_Exercise goal_. Scan the entries below and extract each line with the word "categories" in it.
____
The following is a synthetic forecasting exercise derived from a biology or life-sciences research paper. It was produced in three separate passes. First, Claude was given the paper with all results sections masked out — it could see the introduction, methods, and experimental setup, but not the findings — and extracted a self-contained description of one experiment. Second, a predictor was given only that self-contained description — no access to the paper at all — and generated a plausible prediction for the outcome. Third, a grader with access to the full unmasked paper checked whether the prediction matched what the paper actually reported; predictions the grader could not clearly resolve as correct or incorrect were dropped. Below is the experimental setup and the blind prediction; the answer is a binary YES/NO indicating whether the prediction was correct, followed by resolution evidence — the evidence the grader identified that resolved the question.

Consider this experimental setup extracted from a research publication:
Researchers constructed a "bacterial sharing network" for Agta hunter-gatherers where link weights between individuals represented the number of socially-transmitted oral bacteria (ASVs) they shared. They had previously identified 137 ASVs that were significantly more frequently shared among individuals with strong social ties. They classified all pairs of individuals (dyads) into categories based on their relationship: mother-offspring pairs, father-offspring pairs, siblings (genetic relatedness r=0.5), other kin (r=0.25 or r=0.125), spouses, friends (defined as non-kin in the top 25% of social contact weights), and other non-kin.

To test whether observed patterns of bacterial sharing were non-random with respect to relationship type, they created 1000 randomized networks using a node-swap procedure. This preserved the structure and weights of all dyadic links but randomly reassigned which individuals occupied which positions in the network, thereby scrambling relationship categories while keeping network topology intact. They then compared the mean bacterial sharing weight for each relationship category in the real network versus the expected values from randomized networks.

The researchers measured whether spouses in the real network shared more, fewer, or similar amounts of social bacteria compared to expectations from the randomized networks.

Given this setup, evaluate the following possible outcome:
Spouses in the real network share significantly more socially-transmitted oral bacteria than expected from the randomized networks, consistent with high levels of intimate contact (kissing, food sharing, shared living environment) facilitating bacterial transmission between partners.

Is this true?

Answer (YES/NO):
____
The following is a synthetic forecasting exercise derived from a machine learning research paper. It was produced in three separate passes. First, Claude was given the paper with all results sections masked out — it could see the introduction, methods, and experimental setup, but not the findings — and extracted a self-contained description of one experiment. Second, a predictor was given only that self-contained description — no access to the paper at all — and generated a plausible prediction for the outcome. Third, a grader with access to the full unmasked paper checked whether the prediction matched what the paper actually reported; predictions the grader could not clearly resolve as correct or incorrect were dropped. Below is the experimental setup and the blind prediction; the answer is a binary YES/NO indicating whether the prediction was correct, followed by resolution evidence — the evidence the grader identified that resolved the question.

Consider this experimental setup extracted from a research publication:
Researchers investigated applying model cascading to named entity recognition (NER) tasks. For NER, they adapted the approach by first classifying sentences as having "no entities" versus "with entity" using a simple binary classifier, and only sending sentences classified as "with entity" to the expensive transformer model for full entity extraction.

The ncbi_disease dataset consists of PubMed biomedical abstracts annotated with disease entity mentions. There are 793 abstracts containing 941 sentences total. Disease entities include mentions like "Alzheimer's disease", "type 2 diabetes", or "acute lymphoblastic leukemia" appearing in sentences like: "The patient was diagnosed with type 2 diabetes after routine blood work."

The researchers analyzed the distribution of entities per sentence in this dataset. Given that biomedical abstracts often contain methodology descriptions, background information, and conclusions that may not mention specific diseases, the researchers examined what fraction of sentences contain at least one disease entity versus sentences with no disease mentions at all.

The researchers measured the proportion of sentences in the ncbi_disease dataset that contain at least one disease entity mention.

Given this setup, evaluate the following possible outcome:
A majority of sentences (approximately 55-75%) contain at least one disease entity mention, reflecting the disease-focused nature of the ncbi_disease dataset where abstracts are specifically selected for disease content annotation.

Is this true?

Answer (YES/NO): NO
____
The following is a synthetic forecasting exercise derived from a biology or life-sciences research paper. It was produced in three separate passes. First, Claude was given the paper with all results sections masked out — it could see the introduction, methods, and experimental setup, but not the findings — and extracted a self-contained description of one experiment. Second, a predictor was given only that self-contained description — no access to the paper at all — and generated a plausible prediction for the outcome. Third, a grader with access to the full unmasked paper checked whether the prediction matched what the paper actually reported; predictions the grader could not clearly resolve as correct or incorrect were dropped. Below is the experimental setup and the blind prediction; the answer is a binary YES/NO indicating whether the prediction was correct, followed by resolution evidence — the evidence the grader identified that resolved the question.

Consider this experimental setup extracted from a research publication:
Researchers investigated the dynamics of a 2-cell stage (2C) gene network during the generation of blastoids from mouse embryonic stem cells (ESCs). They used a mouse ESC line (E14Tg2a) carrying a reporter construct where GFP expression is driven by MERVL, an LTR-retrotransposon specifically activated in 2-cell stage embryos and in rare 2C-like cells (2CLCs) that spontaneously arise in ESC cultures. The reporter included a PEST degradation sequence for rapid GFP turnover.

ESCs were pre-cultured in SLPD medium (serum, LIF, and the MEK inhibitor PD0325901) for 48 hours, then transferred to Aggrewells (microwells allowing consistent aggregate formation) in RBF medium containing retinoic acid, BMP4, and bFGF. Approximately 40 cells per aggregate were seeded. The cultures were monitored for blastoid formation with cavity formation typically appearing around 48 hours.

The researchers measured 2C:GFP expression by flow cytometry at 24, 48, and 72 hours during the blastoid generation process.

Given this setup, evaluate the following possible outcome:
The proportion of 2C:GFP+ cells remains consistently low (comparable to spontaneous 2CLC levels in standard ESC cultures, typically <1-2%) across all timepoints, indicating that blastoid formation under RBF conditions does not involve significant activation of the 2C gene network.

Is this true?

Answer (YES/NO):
____
_Solution for this exercise_.
Researchers constructed a "bacterial sharing network" for Agta hunter-gatherers where link weights between individuals represented the number of socially-transmitted oral bacteria (ASVs) they shared. They had previously identified 137 ASVs that were significantly more frequently shared among individuals with strong social ties. They classified all pairs of individuals (dyads) into categories based on their relationship: mother-offspring pairs, father-offspring pairs, siblings (genetic relatedness r=0.5), other kin (r=0.25 or r=0.125), spouses, friends (defined as non-kin in the top 25% of social contact weights), and other non-kin.
To test whether observed patterns of bacterial sharing were non-random with respect to relationship type, they created 1000 randomized networks using a node-swap procedure. This preserved the structure and weights of all dyadic links but randomly reassigned which individuals occupied which positions in the network, thereby scrambling relationship categories while keeping network topology intact. They then compared the mean bacterial sharing weight for each relationship category in the real network versus the expected values from randomized networks.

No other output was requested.